> **TASKS FOR THIS EXERCISE**
A: From the text on the Ephemera collective's exhibition, set down the passage between "Site-specific practice is" and "until 15 October.", inclusive, word for word.
B: Translate this sentence from the Ephemera exhibition text into Spanish: "The multimedia exhibition will be held in the Svilara Cultural Station from 7 until 15 October."
C: Extend the text on the Ephemera collective's exhibition, starting after its final line.

> **DOCUMENT PASSAGE**
▬▬▬▬▬▬▬▬▬▬

Site-specific practice is a world mainstream in the domain of unconventional architectural and artistic exploration since the 70s, although still not widely known to our local public. Each creative practice emphasizes spaces and places until they reach their extremes. After ten years of presence in national and international site specific circles, the Ephemera collective is bringing a selection of its works to their own city – Novi Sad. The multimedia exhibition will be held in the Svilara Cultural Station from 7 until 15 October.
The projects implemented in the period from 2012 to 2020 were presented through the Ephemeral Spaces by the Ephemera Collective exhibition. The exhibited projects were carefully chosen so as to show the diversity of approaches, emphasize the interdisciplinarity of collaborations, and, above all, nurture and point out the importance of unconventional education and all the Ephemera’s participants and their enthusiastic contribution to the whole work.
The presented ephemeral collection includes 8 projects implemented in Prague, Novi Sad, Manila and Edinburgh in cooperation with friends supporting the work of the Ephemera collective – Prague Quadrennial of Performance Design and Space, the Envelope Room organization and Grid Iron Theater Company, De La Salle University – College of Saint Benilde, International Festival of Alternative and New Theatre (INFANT) and Pasteur institute in Novi Sad. In addition to the chosen projects, Ephemera will offer a partial insight into the one work-in-progress within the exhibition. This delicate project is dedicated to the beloved Letnja scena (En. Summer Scene) – marginalized, devastated and abandoned local place which marked the beginning and development of the collective.
With regard to the exhibition, we talked to the members of the Ephemera collective.
Who are the members of the Ephemera collective and what is your goal?

▬▬▬▬▬▬▬▬▬▬

> **ENTRIES SHOWN**
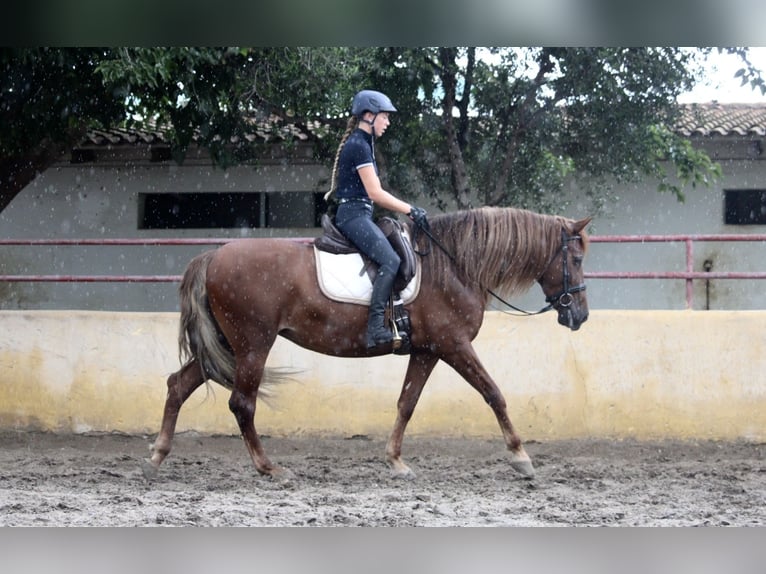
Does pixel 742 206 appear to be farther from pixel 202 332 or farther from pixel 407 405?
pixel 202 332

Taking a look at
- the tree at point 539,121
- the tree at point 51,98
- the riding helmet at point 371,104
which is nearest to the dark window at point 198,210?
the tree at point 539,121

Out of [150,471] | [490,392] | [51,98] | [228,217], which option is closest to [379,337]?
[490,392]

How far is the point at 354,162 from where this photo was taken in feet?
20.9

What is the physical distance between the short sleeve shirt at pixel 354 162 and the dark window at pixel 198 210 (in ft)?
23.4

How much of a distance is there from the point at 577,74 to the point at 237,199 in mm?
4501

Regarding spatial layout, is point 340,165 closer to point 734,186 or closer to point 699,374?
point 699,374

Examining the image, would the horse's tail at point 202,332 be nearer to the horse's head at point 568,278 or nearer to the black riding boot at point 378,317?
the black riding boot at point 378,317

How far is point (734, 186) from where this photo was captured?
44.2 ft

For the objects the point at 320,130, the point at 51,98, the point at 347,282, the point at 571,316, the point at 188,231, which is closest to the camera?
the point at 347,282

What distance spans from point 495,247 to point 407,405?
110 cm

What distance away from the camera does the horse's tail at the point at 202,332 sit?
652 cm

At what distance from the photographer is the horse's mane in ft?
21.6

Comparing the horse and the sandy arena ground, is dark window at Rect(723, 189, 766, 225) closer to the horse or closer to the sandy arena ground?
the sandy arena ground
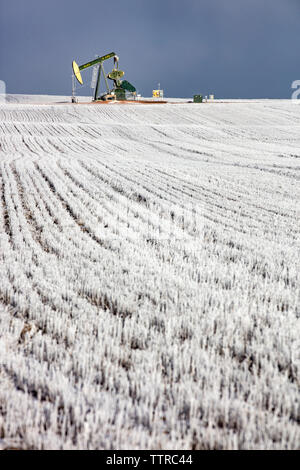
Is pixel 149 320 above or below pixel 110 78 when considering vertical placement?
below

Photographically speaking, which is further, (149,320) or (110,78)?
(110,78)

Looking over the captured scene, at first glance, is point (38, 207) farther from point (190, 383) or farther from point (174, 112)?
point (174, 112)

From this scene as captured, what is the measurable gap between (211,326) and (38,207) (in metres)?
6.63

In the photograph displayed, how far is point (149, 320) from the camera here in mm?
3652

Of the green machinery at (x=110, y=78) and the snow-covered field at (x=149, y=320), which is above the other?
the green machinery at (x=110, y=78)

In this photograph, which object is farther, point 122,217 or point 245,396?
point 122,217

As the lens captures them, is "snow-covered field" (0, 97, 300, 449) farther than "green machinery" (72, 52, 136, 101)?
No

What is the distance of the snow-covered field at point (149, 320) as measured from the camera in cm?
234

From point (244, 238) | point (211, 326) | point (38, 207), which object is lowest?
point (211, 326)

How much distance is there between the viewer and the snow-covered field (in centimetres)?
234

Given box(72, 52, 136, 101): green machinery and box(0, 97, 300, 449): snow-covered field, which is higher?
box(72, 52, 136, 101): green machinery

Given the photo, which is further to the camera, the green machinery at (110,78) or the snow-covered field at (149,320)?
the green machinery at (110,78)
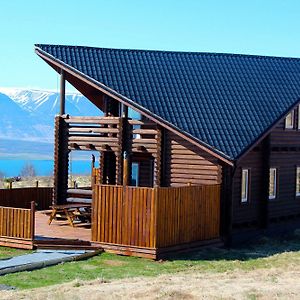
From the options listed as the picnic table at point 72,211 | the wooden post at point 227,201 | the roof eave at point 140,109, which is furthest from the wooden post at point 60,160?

▬▬▬▬▬▬▬▬▬▬

> **RESPONSE LIST**
A:
Site-specific practice is a world mainstream in the domain of unconventional architectural and artistic exploration since the 70s, although still not widely known to our local public. Each creative practice emphasizes spaces and places until they reach their extremes. After ten years of presence in national and international site specific circles, the Ephemera collective is bringing a selection of its works to their own city – Novi Sad. The multimedia exhibition will be held in the Svilara Cultural Station from 7 until 15 October.

B: La exposición multimedia se llevará a cabo en la Estación Cultural Svilara del 7 al 15 de octubre.

C:
The Ephemera was founded by a group of architects informally in 2012, and in 2015 the ephemera group officially became a collective. The founding members are Miljana Zeković, Višnja Žugić, Bojan Stojković, Vladan Perić and Jelena Mitrović. We were united by the affinity towards the understanding, creative potential, presentation and representation of spaces within the frameworks more open and more porous than those of the conventional architectural understanding of this phenomena. Our goal is to spread this kind of perspective regarding spaces within the interdiscipilinary stakeholders in culture and science.
What does space represent to you? Is space a conceptual foundation of your work or, simply, an objective reality in which you create?
Space is both of these things, simultaneously and inseparably. In all aspects of the Ephemera practice, we foster the specific understanding of space, not as an envelope that encompasses the happening, but as a protagonist of the happening. Thus, the realtion between a man and space remains reversible, as it truly is in its essence.
How much did covid-19 pandemic influence the use of digital instead of physical space?
The pandemic hastened the use of digital space, i.e. adapting various half-digital processes to completely digital frameworks and moving everything to digital platforms. The physical space simply changed its function, temporarily. What’s interesting is that the exchange of functions between these two types of spaces, under these specific conditions, opened a new opportunity for spreading, modifying and understanding the borders of space – a category that connects them both physically and mentally.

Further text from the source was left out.